### Trecho da página

A neurociência, como campo interdisciplinar integrado, remonta ao final dos anos 1960 e início dos anos 1970, quando o programa de estudo do MIT com esse nome foi iniciado. A neurogenética é um campo mais recente, que realmente começou quando o estudo dos mecanismos bioquímicos no cérebro estava maduro o suficiente para permitir a introdução de técnicas genéticas (camundongos consanguíneos, mutantes, transgênicos ou knockout), ajudando assim a compreender os mecanismos de várias doenças, bem como as funções normais do cérebro que dependem de um número crescente de transmissores e receptores. A genética do desenvolvimento do cérebro também pode ser mencionada como um campo de pesquisa importantíssimo, que se desenvolveu recentemente. No entanto, os avanços científicos recentes em neurogenética não devem ser separados de outros campos de pesquisa anteriormente estabelecidos, como a fisiologia do comportamento ou a psicologia, que forneceram muito material para discussões ideológicas pré-existentes, como a controvérsia natureza-criação, ainda em andamento de forma muito acirrada. (DEBRU, 2007)
Como exemplo do envolvimento de todos esses vários aspectos científicos, filosóficos e ideológicos na pesquisa contemporânea, abordarei um domínio particular, a fisiologia do sono e do sonho, que parece particularmente adequado para demonstrar como fatos e especulações coexistem e interagem na ciência, mas também para demonstrar como a abordagem genética pode ser útil para resolver problemas em fisiologia e patologia. No entanto, antes de entrar no assunto da fisiologia do sono (amplamente moldada por Michel Jouvet, William Dement e seus colegas nos últimos cinquenta anos), pode ser útil fazer alguns comentários sobre outros aspectos do envolvimento da genética na fisiologia e psicologia anteriores, bem como na neurociência contemporânea, incluindo suas dimensões comportamentais e cognitivas. (DEBRU, 2007)

### Partes do exercício
**1)** Responda às perguntas sobre o trecho acerca da neurogenética:
(a) A que período remonta a neurociência como campo interdisciplinar integrado?
(b) Que domínio particular o trecho anuncia que será abordado como exemplo?
(c) Quem moldou amplamente a fisiologia do sono nos últimos cinquenta anos?
**2)** Estas afirmações estão de acordo com o trecho sobre neurogenética? Responda sim ou não a cada uma e cite as palavras do trecho que decidem.
(a) A neurogenética é um campo mais antigo que a neurociência.
(b) A controvérsia natureza-criação já foi encerrada.
(c) Camundongos knockout estão entre as técnicas genéticas mencionadas.
**3)** Como você prosseguiria o trecho sobre neurogenética a partir do ponto em que ele termina?
Os registros não são necessários aqui.

### Informações fornecidas
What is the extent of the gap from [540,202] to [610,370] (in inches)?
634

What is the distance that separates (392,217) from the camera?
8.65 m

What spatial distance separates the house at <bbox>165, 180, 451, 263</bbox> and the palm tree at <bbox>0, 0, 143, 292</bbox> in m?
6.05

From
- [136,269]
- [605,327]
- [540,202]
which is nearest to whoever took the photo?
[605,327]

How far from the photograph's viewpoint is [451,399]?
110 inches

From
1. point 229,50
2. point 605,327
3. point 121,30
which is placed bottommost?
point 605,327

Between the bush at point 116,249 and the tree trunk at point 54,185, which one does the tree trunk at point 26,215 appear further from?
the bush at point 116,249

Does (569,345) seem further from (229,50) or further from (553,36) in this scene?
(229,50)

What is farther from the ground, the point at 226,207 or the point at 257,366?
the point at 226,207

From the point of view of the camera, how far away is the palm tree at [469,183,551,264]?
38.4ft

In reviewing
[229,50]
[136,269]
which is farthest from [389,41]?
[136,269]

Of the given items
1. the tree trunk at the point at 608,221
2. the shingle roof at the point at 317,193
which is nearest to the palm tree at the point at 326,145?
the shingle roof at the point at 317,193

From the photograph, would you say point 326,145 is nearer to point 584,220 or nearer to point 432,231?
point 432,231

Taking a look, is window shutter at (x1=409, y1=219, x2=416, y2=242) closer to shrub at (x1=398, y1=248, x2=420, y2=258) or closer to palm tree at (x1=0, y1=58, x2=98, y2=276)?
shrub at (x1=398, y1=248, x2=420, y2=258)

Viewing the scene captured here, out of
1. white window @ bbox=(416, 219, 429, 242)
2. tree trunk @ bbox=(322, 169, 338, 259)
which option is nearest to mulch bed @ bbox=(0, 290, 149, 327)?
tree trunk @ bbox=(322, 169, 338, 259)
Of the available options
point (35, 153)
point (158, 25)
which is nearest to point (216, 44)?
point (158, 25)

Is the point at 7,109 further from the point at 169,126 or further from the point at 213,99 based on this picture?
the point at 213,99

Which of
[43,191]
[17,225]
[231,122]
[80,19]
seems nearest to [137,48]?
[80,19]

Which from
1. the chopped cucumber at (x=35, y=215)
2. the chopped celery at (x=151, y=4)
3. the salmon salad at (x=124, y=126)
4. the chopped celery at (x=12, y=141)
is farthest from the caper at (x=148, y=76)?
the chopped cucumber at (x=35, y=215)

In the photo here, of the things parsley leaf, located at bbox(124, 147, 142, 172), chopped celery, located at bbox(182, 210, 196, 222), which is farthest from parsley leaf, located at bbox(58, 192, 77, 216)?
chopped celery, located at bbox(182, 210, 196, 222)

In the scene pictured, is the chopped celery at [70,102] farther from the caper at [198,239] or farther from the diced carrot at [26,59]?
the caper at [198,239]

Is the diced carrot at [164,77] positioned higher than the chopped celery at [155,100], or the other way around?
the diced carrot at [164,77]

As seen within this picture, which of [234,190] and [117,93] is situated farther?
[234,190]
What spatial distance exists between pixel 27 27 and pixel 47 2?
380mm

==

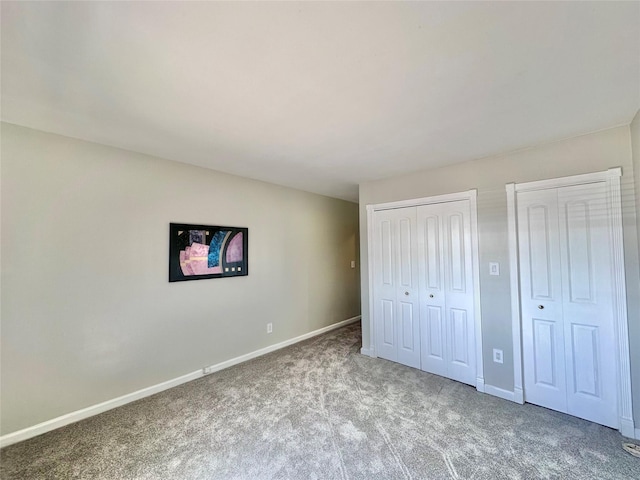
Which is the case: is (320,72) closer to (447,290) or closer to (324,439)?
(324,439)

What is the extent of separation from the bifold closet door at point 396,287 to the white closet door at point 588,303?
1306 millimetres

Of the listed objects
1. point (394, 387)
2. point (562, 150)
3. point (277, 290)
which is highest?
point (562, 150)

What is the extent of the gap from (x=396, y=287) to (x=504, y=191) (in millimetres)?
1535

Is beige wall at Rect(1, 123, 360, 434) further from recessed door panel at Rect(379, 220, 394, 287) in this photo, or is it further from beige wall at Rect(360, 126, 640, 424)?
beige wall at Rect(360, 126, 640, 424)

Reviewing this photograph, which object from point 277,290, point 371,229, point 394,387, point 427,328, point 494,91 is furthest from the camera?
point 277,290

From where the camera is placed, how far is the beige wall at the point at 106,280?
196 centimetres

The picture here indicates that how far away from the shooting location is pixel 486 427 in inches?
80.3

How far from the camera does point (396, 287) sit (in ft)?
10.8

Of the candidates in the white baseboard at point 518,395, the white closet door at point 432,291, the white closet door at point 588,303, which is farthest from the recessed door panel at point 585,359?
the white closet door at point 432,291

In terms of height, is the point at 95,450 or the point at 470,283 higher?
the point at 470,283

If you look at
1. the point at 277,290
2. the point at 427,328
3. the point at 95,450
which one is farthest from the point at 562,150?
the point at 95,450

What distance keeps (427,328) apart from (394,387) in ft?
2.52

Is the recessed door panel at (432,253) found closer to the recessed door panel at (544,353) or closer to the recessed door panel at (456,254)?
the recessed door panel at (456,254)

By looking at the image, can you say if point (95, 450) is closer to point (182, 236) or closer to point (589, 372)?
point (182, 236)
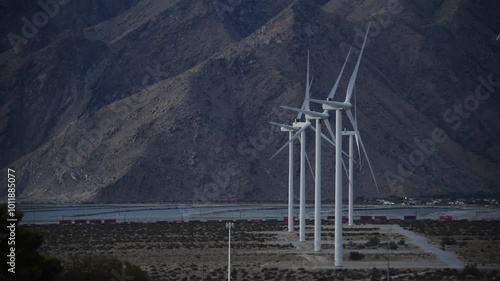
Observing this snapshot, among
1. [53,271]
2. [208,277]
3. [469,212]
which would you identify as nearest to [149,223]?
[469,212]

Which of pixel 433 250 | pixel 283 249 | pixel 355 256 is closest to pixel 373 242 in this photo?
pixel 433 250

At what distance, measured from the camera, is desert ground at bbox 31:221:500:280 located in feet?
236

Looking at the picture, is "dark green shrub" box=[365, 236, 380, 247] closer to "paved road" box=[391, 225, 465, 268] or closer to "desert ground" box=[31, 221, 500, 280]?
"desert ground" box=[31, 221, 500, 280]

### Respostas do exercício
**1)**
(a) Ao final dos anos 1960 e início dos anos 1970.
(b) A fisiologia do sono e do sonho.
(c) Michel Jouvet, William Dement e seus colegas.

**2)**
(a) Não: "A neurogenética é um campo mais recente".
(b) Não: "ainda em andamento de forma muito acirrada".
(c) Sim: "camundongos consanguíneos, mutantes, transgênicos ou knockout".

**3)**
Muitos campos (virtualmente todos os campos) da neurociência contemporânea são moldados pela pesquisa genética, às vezes de uma maneira menos esperada e óbvia do que outros. Memória e aprendizado, linguagem, doenças neurológicas, ritmos circadianos e padrões de sono são alguns exemplos dos componentes genéticos cada vez mais encontrados no funcionamento do cérebro. Um exemplo mais revelador e inesperado do papel dos genes na fisiologia é encontrado nos estudos sobre memória e aprendizado realizados por Eric Kandel nos últimos cinquenta anos sobre o molusco marinho Aplysia californica. De fato, a ideia de que o aprendizado (ou pelo menos parte de seu funcionamento) ocorre graças à mudança de um mecanismo genético de transcrição e tradução pode parecer à primeira vista bastante contraintuitiva. Em um relato recente de seu trabalho, Kandel mostrou lindamente o caminho que sua pesquisa progrediu do estudo da plasticidade sináptica e seu papel na memória de curto prazo para a descoberta do papel dos eventos genéticos na memória de longo prazo. Essa distinção entre efeitos de curto e longo prazo na memória remonta (pelo menos) ao final do século XIX. (DEBRU, 2007)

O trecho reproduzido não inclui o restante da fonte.